**CONSIGNE 1:**
Répondez brièvement aux questions suivantes sur le texte consacré au cancer du sein et aux adipocytes :
(a) Dans quelle revue les résultats des recherches sont-ils publiés ?
(b) De quoi la partie externe du sein est-elle essentiellement constituée ?
(c) Selon les constatations faites in vitro, que sécrètent davantage les adipocytes en présence des cellules tumorales ?
**CONSIGNE 2:** Dressez la liste de tous les organismes de recherche et établissements nommés dans le texte consacré au cancer du sein et aux adipocytes.
**CONSIGNE 3:** Reproduisez, dans le texte consacré au cancer du sein et aux adipocytes, tout ce qui va de "La partie externe" jusqu'à "cellules tumorales mammaires.".

**TEXTE ÉTUDIÉ:**
Les résultats de leurs recherches sont publiés vendredi dans la revue américaine Cancer Research.
Chez les femmes "de nombreuses études statistiques ont déjà établi un lien, sans pour autant jamais parvenir à en expliquer la raison, entre obésité et +agressivité+ du cancer du sein", notent les chercheurs dans un communiqué.
La partie externe du sein, rappellent-ils, est essentiellement constituée de tissu graisseux, lui-même majoritairement composé d'adipocytes, qui "sont capables, outre leur activité de stockage/libération des graisses, de sécréter de nombreuses protéines". Ils ont cherché à savoir si ces protéines jouaient un rôle dans le développement des cancers du sein.
Pour ce faire, deux équipes conduites l'une par Philippe Valet (Inserm/université Paul Sabatier de Toulouse) et l'autre par Catherine Muller (CNRS/université Paul Sabatier) ont cultivé ensemble des adipocytes et des cellules tumorales mammaires.
In vitro, ils ont constaté qu'en présence des cellules tumorales les adipocytes sécrétaient davantage de protéines de l'inflammation (comme l'Interleukine 6). "Ces cellules tumorales devenaient alors plus invasives, plus capables de passer à travers des barrières et de migrer", donc plus agressives, indique Catherine Muller, qui travaille à l'Institut de pharmacologie et de biologie structurale.

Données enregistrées
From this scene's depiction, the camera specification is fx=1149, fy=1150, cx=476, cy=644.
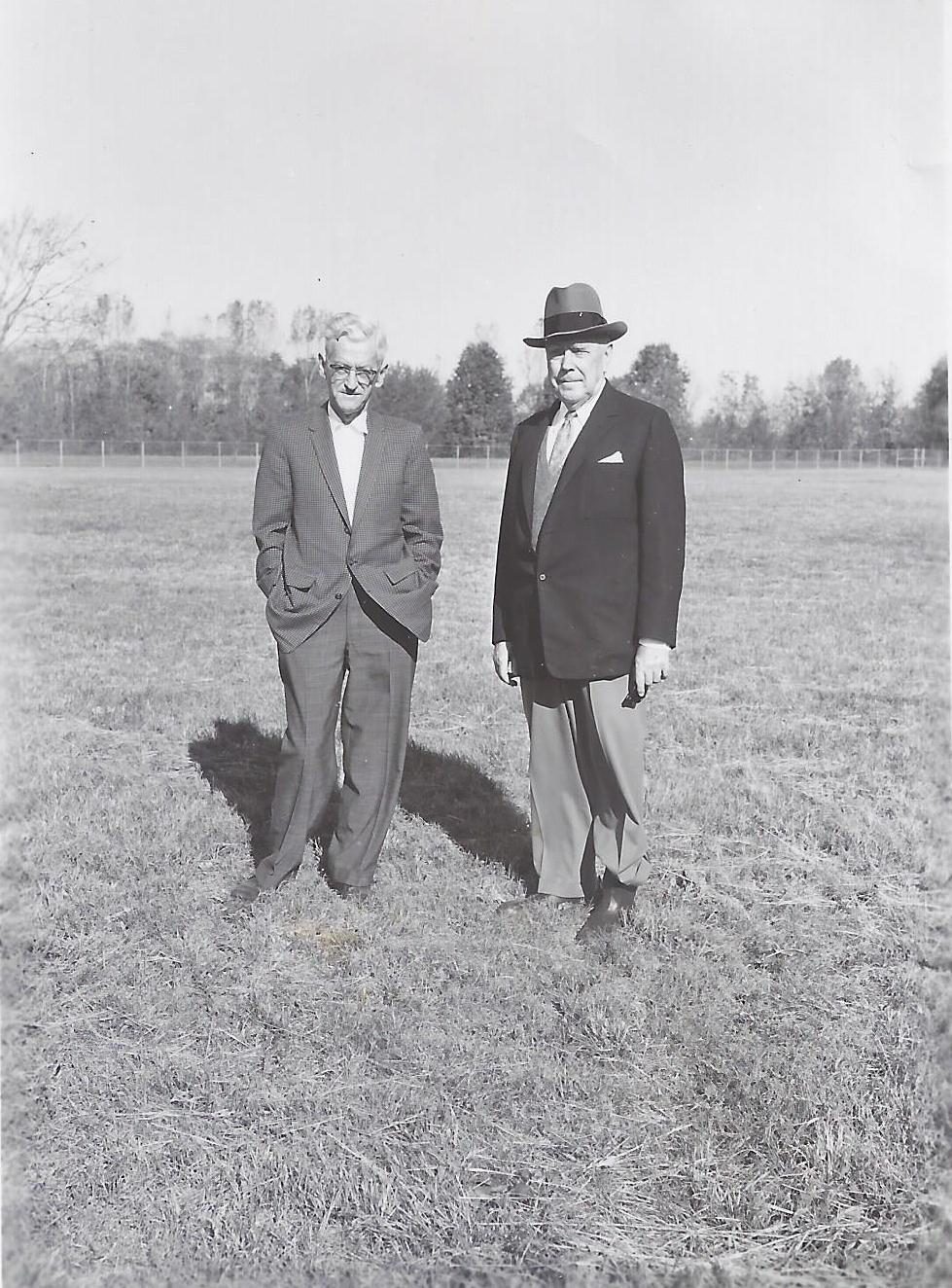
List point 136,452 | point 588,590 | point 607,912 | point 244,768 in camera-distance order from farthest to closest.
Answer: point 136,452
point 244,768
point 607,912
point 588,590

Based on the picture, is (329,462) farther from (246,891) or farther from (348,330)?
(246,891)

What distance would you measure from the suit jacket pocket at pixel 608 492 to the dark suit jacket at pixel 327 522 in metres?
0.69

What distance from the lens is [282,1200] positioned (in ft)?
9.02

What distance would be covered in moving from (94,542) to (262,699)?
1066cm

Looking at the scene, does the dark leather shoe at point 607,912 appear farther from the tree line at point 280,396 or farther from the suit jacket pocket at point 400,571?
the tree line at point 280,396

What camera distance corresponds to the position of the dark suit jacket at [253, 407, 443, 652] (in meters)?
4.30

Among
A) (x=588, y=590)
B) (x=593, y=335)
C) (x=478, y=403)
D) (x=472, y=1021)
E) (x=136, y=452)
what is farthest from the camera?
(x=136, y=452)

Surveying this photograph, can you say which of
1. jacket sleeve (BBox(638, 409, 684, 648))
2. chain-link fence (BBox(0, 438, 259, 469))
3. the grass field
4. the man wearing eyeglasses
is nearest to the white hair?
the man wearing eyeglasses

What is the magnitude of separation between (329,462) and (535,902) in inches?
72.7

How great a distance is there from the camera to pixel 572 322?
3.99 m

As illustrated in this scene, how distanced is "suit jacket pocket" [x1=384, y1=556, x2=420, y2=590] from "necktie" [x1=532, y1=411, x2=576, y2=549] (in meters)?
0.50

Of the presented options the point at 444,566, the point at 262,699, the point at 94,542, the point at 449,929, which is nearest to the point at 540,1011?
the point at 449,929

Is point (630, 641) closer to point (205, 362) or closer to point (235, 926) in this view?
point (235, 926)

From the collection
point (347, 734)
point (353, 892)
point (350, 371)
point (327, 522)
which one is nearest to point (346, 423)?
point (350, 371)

**RÉPONSE ATTENDUE 1:**
(a) Dans la revue américaine Cancer Research.
(b) De tissu graisseux.
(c) Des protéines de l'inflammation, comme l'Interleukine 6.

**RÉPONSE ATTENDUE 2:**
- Inserm
- Université Paul Sabatier de Toulouse
- CNRS
- Institut de pharmacologie et de biologie structurale

**RÉPONSE ATTENDUE 3:**
La partie externe du sein, rappellent-ils, est essentiellement constituée de tissu graisseux, lui-même majoritairement composé d'adipocytes, qui "sont capables, outre leur activité de stockage/libération des graisses, de sécréter de nombreuses protéines". Ils ont cherché à savoir si ces protéines jouaient un rôle dans le développement des cancers du sein.
Pour ce faire, deux équipes conduites l'une par Philippe Valet (Inserm/université Paul Sabatier de Toulouse) et l'autre par Catherine Muller (CNRS/université Paul Sabatier) ont cultivé ensemble des adipocytes et des cellules tumorales mammaires.